本文:
---+---
正規表現パターン \b(\w+)\s(\d{1,2}),\s(\d{4})\b は、次の表に示すように定義されています。

パターン	説明
\b	ワード境界から照合を開始します。
(\w+)	1 個以上の単語文字に一致します。これが最初のキャプチャグループです。
\s	空白文字と一致します。
(\d{1,2})	1 桁または 2 桁の 10 進数と一致します。これが 2 番目のキャプチャグループです。
,	コンマに一致します。
\s	空白文字と一致します。
(\d{4})	4 桁の 10 進数と一致します。これが 3 番目のキャプチャグループです。
\b	ワード境界で照合を終了します。

ページのトップへ

キャプチャグループ

Group クラスは、1 つのキャプチャグループによるキャプチャの結果を表します。正規表現で定義されているキャプチャグループを表すグループオブジェクトは、Match.Groups プロパティによって返される GroupCollection オブジェクトの Item プロパティによって返されます。 Item プロパティは、Group クラスのインデクサー (C# の場合) および既定のプロパティ (Visual Basic の場合) です。 foreach 構成体または For Each 構成体を使用してコレクションを反復処理することで、個々のメンバーを取得することもできます。例については、前のセクションを参照してください。

次の例では、入れ子にしたグループ化構成体を使用して部分文字列をキャプチャし、グループ化します。正規表現パターン (a(b))c は、文字列 "abc" と一致します。部分文字列 "ab" を最初のキャプチャグループに代入し、部分文字列 "b" を 2 番目のキャプチャグループに代入します。

 Dim matchposition As New List(Of Integer)
 Dim results As New List(Of String)
 ' Define substrings abc, ab, b.
 Dim r As New Regex("(a(b))c") 
 Dim m As Match = r.Match("abdabc")
 Dim i As Integer = 0
 While Not (m.Groups(i).Value = "")    
    ' Add groups to string array.
    results.Add(m.Groups(i).Value)     
    ' Record character position. 
    matchposition.Add(m.Groups(i).Index) 
     i += 1
 End While

 ' Display the capture groups.
 For ctr As Integer = 0 to results.Count - 1
    Console.WriteLine("{0} at position {1}", _ 
                      results(ctr), matchposition(ctr))
 Next                     
' The example displays the following output:
'       abc at position 3
'       ab at position 3
'       b at position 4

List<int> matchposition = new List<int>();
List<string> results = new List<string>();
// Define substrings abc, ab, b.
Regex r = new Regex("(a(b))c"); 
Match m = r.Match("abdabc");
for (int i = 0; m.Groups[i].Value != ""; i++)
---+---
課題の要件:
**1)** 正規表現のキャプチャグループに関する本文によると、パターン (a(b))c が文字列 "abc" と一致したとき、1 番目と 2 番目のキャプチャグループにはそれぞれどの部分文字列が入り、それはなぜか。1～3 文で説明しなさい。
**2)** 正規表現のキャプチャグループに関する本文を、最後の行の続きから書き進めなさい。
---+---
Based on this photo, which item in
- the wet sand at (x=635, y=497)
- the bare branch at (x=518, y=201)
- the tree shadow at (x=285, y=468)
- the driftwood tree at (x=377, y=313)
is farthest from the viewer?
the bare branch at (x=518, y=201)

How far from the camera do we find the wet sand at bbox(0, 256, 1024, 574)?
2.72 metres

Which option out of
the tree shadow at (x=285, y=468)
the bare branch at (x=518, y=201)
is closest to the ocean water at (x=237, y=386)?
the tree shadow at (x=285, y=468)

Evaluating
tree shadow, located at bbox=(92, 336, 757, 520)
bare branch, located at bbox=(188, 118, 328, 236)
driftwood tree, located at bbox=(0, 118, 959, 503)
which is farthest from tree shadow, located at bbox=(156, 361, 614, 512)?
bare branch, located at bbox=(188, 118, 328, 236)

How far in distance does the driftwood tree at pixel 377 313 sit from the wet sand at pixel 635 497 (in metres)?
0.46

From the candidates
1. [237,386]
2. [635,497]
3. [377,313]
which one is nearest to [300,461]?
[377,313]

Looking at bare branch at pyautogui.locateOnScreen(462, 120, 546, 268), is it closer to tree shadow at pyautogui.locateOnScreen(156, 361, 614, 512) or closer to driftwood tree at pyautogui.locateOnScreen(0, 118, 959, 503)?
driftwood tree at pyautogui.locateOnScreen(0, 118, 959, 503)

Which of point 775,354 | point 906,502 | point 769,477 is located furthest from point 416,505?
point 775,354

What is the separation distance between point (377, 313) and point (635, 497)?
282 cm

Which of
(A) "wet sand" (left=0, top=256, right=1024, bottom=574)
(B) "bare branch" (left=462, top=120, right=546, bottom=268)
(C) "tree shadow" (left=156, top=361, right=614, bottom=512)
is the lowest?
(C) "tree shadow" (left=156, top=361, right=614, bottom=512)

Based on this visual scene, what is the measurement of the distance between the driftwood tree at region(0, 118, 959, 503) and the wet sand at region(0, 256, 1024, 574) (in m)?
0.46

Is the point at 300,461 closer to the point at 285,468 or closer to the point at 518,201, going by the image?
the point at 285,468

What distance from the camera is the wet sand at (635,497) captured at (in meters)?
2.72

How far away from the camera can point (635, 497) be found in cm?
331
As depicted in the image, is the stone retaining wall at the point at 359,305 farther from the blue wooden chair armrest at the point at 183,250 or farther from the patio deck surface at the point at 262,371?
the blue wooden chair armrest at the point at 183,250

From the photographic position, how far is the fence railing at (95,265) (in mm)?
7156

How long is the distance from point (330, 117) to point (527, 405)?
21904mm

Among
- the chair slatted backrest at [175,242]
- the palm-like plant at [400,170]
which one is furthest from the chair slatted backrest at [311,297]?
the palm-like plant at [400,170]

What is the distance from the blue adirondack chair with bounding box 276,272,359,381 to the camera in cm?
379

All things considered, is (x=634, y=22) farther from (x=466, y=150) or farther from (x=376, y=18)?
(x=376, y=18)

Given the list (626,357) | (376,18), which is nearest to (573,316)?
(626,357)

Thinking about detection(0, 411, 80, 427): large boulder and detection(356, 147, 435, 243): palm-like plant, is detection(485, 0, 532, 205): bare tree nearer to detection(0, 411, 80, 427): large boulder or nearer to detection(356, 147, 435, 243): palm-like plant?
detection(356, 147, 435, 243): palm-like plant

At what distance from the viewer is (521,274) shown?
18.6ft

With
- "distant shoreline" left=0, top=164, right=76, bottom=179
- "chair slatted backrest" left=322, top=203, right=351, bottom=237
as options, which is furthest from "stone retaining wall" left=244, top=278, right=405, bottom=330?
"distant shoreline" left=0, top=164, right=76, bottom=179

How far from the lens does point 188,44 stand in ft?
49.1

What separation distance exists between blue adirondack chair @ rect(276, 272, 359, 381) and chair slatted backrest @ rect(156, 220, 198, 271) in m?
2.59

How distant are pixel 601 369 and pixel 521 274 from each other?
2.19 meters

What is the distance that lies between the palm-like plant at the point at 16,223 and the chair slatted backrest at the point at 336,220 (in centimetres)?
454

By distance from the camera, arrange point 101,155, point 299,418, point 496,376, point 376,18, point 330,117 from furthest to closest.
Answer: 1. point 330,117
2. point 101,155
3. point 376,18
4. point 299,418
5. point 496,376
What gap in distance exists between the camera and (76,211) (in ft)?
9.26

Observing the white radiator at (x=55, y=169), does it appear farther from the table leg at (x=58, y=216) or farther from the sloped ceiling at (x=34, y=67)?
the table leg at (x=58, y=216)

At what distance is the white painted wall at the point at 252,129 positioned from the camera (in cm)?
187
---+---
解答:
**1)** このパターンは入れ子にしたグループ化構成体を使っています。そのため、外側の (a(b)) が部分文字列 "ab" をとらえて 1 番目のキャプチャグループに代入され、内側の (b) が部分文字列 "b" をとらえて 2 番目のキャプチャグループに代入されます。

**2)**
{
   // Add groups to string array.
   results.Add(m.Groups[i].Value); 
   // Record character position.
   matchposition.Add(m.Groups[i].Index); 
}

// Display the capture groups.
for (int ctr = 0; ctr < results.Count; ctr++)
   Console.WriteLine("{0} at position {1}", 
                     results[ctr], matchposition[ctr]);
// The example displays the following output:
//       abc at position 3
//       ab at position 3
//       b at position 4

次の例では、名前付きグループ化構成体を使用して、"DATANAME:VALUE" 形式のデータを含む文字列から部分文字列をキャプチャします。この正規表現は、コロン (:) でデータを分割します。

Dim r As New Regex("^(?<name>\w+):(?<value>\w+)")
Dim m As Match = r.Match("Section1:119900")
Console.WriteLine(m.Groups("name").Value)
Console.WriteLine(m.Groups("value").Value)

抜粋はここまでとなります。